But it wouldn’t happen, ever. Marcy would never think of inviting Kaitlyn to her party because she wouldn’t think of doing something that had never been done before. No one ever invited the witch; no one thought that Kaitlyn, the lovely, spooky girl with the strange eyes, would want to go.
And I don’t care, Kaitlyn thought, her reflections coming around full circle. This is my last year. One semester to go. After that, I’m out of high school and I hope I never see anyone from this place again.
But that was the other problem, of course. In a little town like Thoroughfare she was bound to see them, and their parents, every day for the next year. And the year after that, and the year after that. . . .
There was no escape. If she could have gone away to college, it might have been different. But she’d screwed up her art scholarship . . . and anyway, there was her father. He needed her—and there wasn’t any money. Dad needed her. It was junior college or nothing.
The years stretched out in front of Kaitlyn, bleak as the Ohio winter outside the window, filled with endless cold classrooms. Endless sitting and listening to girls planning parties that she wasn’t invited to. Endless exclusion. Endless aching and wishing that she were a witch so she could put the most hideous, painful, debilitating curse on all of them.
All the while she was thinking, she was doodling. Or rather her hand was doodling—her brain didn’t seem to be involved at all. Now she looked down and for the first time saw what she’d drawn.
But what was strange was what was underneath the web, so close it was almost touching. A pair of eyes.
Wide, round, heavy-lashed eyes. Bambi eyes. The eyes of a child.
As Kaitlyn stared at it, she suddenly felt dizzy, as if she were falling. As if the picture were opening to let her in. It was a horrible sensation—and a familiar one. It happened every time she drew one of those pictures, the kind they called her a witch for.
The kind that came true.
She pulled herself back with a jerk. There was a sick, sinking feeling inside her.

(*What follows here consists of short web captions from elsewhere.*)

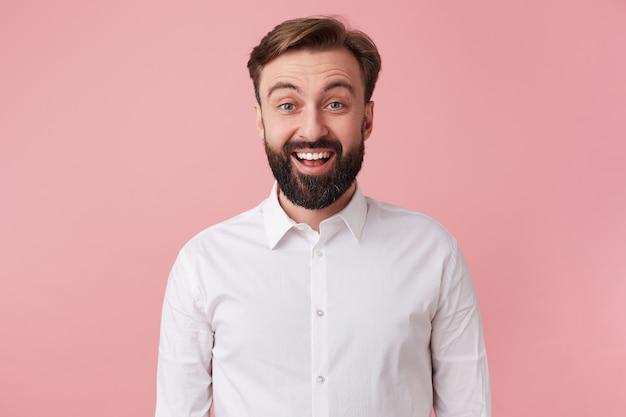 Portret van een gelukkige jonge knappe bebaarde man, gekleed in een wit overhemd, hoorde het goede nieuws. kijkend naar de camera en lachend geïsoleerd op roze achtergrond.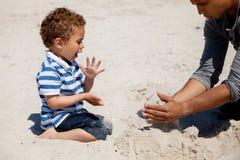 Het jonge geitje dat als Zijn Papa kijkt maakt Zandkasteel Royalty-vrije Stock Foto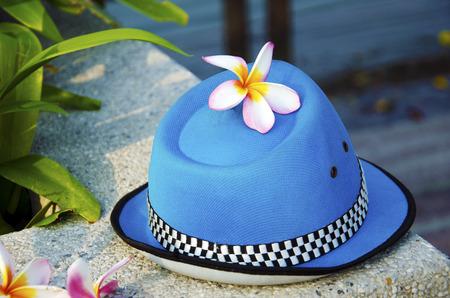 Plumeria flower on a blue hat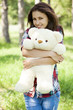 Beautiful teen girl with Teddy bear in the park at green grass.
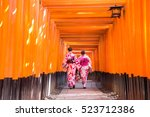 Women Geishas Among Red Wooden...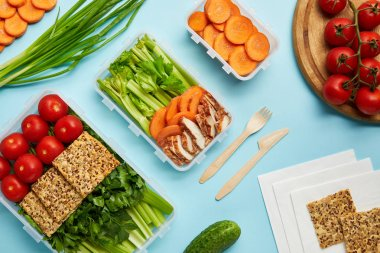 flat lay with cutlery healthy food composition isolated on blue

Oh, please, no, she thought. Not today—and not here, not at school. It’s just a doodle; it doesn’t mean anything.
Please let it be just a doodle.
But she could feel her body bracing, ignoring her mind, going ice-cold in order to meet what was coming.
A child. She’d drawn a child’s eyes, so some child was in danger.
But what child? Staring at the space under the eyes, Kait felt a tugging, almost a twitch, in her hand. Her fingers telling her the shape that needed to go there. Little half circle, with smaller curves at the edges. A snub nose. Large circle, filled in solid. A mouth, open in fear or surprise or pain. Big curve to indicate a round chin.
A series of long wriggles for hair—and then the itch, the urge, the need in Kait’s hand ebbed away.
She let out her breath.
That was all. The child in the picture must be a girl, with all that hair. Wavy hair. A pretty little girl with wavy hair and a spiderweb on top of her face.
Something was going to happen, involving a child and a spider. But where—and to what child? And when?
Today? Next week? Next year?
It wasn’t enough.
It never was. That was the most terrible part of Kaitlyn’s terrible gift. Her drawings were always accurate—they always, always came true. She always ended up seeing in real life what she’d drawn on paper.
But not in time.
Right now, what could she do? Run through town with a megaphone telling all kids to beware of spiders? Go down to the elementary school looking for girls with wavy hair?
Even if she tried to tell them, they’d run away from her. As if Kaitlyn brought on the things she drew. As if she made them happen instead of just predicting them.
The lines of the picture were getting crooked. Kaitlyn blinked to straighten them. The one thing she wouldn’t do was cry—because Kaitlyn never cried.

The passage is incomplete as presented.